• [Assignment]: Your answer must be an exact copy of the records below, with no pictures in it.

• [Data to use]:

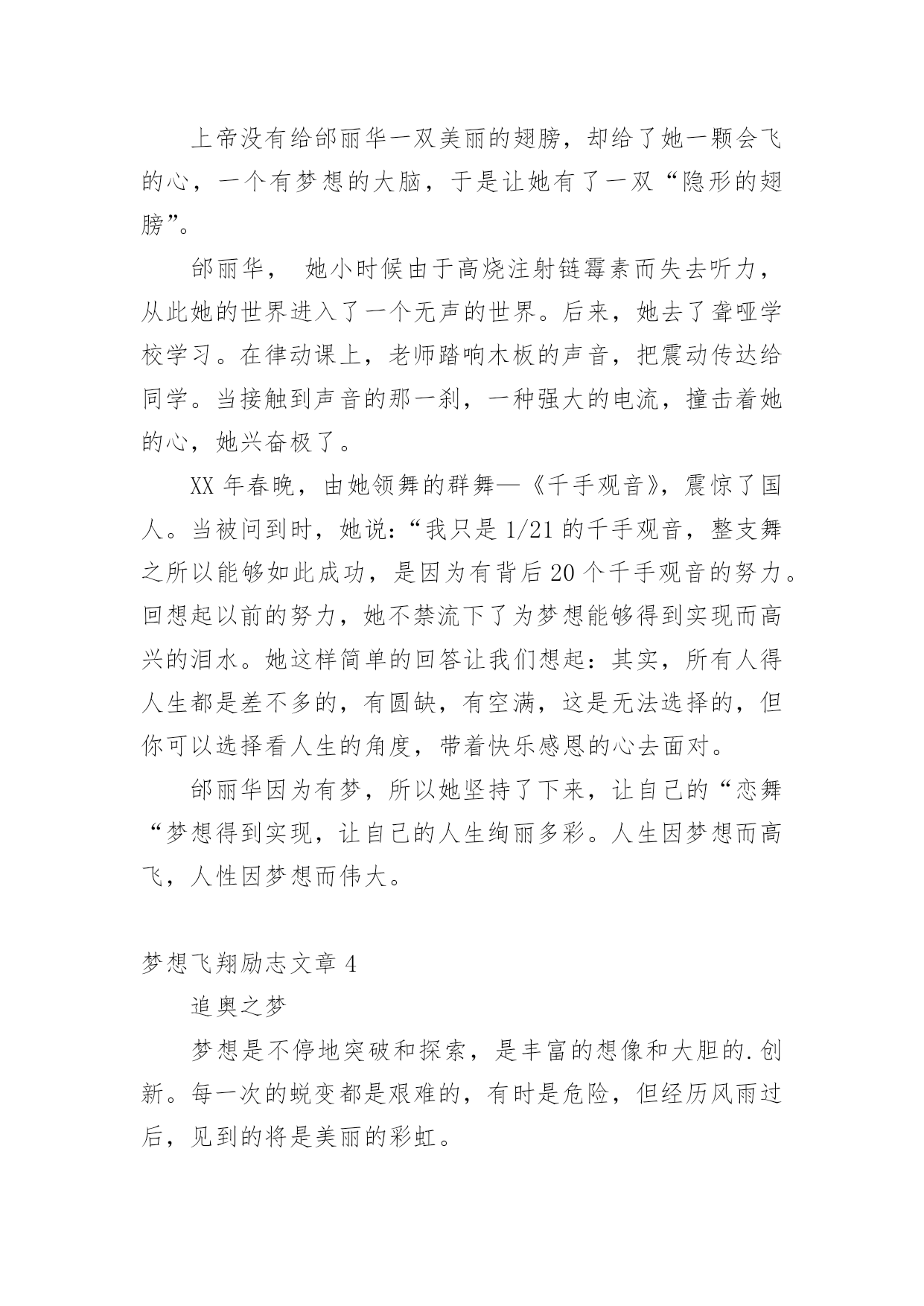 上帝没有给邰丽华一双美丽的翅膀，却给了她一颗会飞的心，一个有梦想的大脑，于是让她有了一双“隐形的翅膀”。

邰丽华， 她小时候由于高烧注射链霉素而失去听力，从此她的世界进入了一个无声的世界。后来，她去了聋哑学校学习。在律动课上，老师踏响木板的声音，把震动传达给同学。当接触到声音的那一刹，一种强大的电流，撞击着她的心，她兴奋极了。

XX 年春晚，由她领舞的群舞—《千手观音》，震惊了国人。当被问到时，她说：“我只是 1/21 的千手观音，整支舞之所以能够如此成功，是因为有背后 20 个千手观音的努力。回想起以前的努力，她不禁流下了为梦想能够得到实现而高兴的泪水。她这样简单的回答让我们想起：其实，所有人得人生都是差不多的，有圆缺，有空满，这是无法选择的，但你可以选择看人生的角度，带着快乐感恩的心去面对。

邰丽华因为有梦，所以她坚持了下来，让自己的“恋舞“梦想得到实现，让自己的人生绚丽多彩。人生因梦想而高飞，人性因梦想而伟大。

梦想飞翔励志文章 4

追奥之梦

梦想是不停地突破和探索，是丰富的想像和大胆的.创新。每一次的蜕变都是艰难的，有时是危险，但经历风雨过后，见到的将是美丽的彩虹。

• [Task output]:
 上帝没有给邰丽华一双美丽的翅膀，却给了她一颗会飞的心，一个有梦想的大脑，于是让她有了一双“隐形的翅膀”。

邰丽华， 她小时候由于高烧注射链霉素而失去听力，从此她的世界进入了一个无声的世界。后来，她去了聋哑学校学习。在律动课上，老师踏响木板的声音，把震动传达给同学。当接触到声音的那一刹，一种强大的电流，撞击着她的心，她兴奋极了。

XX 年春晚，由她领舞的群舞—《千手观音》，震惊了国人。当被问到时，她说：“我只是 1/21 的千手观音，整支舞之所以能够如此成功，是因为有背后 20 个千手观音的努力。回想起以前的努力，她不禁流下了为梦想能够得到实现而高兴的泪水。她这样简单的回答让我们想起：其实，所有人得人生都是差不多的，有圆缺，有空满，这是无法选择的，但你可以选择看人生的角度，带着快乐感恩的心去面对。

邰丽华因为有梦，所以她坚持了下来，让自己的“恋舞“梦想得到实现，让自己的人生绚丽多彩。人生因梦想而高飞，人性因梦想而伟大。

梦想飞翔励志文章 4

追奥之梦

梦想是不停地突破和探索，是丰富的想像和大胆的.创新。每一次的蜕变都是艰难的，有时是危险，但经历风雨过后，见到的将是美丽的彩虹。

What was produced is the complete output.